(Stored items from the collection)
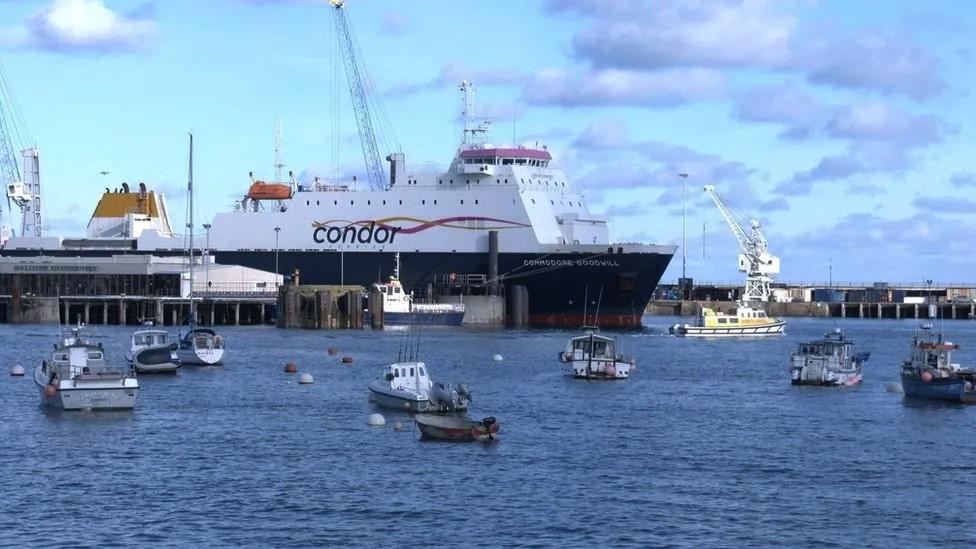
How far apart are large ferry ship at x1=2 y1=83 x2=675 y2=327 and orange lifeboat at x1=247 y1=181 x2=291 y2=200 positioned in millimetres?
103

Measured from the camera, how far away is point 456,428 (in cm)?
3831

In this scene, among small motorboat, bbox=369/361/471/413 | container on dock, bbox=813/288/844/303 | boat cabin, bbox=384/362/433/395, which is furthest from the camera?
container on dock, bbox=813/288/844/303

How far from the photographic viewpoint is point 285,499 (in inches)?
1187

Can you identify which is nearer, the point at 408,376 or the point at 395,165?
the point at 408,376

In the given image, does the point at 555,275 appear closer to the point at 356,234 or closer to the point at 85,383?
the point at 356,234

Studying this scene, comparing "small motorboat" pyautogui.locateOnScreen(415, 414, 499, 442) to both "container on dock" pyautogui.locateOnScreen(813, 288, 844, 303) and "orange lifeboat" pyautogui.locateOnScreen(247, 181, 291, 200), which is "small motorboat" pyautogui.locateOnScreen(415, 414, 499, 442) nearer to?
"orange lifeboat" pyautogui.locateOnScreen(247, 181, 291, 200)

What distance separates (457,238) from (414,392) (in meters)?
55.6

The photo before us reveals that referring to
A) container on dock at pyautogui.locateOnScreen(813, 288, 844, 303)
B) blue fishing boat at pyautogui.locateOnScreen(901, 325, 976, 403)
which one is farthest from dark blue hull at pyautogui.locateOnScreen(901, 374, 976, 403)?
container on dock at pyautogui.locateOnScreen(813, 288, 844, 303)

**WHAT TO DO:** Render every nonblank line of the listing, from the line containing "Can you identify" through the end of the listing inclusive, as a Markdown table with the columns "Row" and "Line".

**RESPONSE BELOW:**
| Row | Line |
|---|---|
| 1 | Can you identify which is nearer, the point at 408,376 or the point at 395,165? |
| 2 | the point at 408,376 |
| 3 | In the given image, does the point at 555,275 appear closer to the point at 356,234 or closer to the point at 85,383? |
| 4 | the point at 356,234 |
| 5 | Studying this scene, comparing "small motorboat" pyautogui.locateOnScreen(415, 414, 499, 442) to both "container on dock" pyautogui.locateOnScreen(813, 288, 844, 303) and "orange lifeboat" pyautogui.locateOnScreen(247, 181, 291, 200), which is "small motorboat" pyautogui.locateOnScreen(415, 414, 499, 442) nearer to? |
| 6 | "orange lifeboat" pyautogui.locateOnScreen(247, 181, 291, 200) |
| 7 | What distance separates (457,238) from (414,392) (in meters)? |
| 8 | 55.6 |
| 9 | The photo before us reveals that referring to |
| 10 | A) container on dock at pyautogui.locateOnScreen(813, 288, 844, 303) |
| 11 | B) blue fishing boat at pyautogui.locateOnScreen(901, 325, 976, 403) |
| 12 | which one is farthest from dark blue hull at pyautogui.locateOnScreen(901, 374, 976, 403)? |
| 13 | container on dock at pyautogui.locateOnScreen(813, 288, 844, 303) |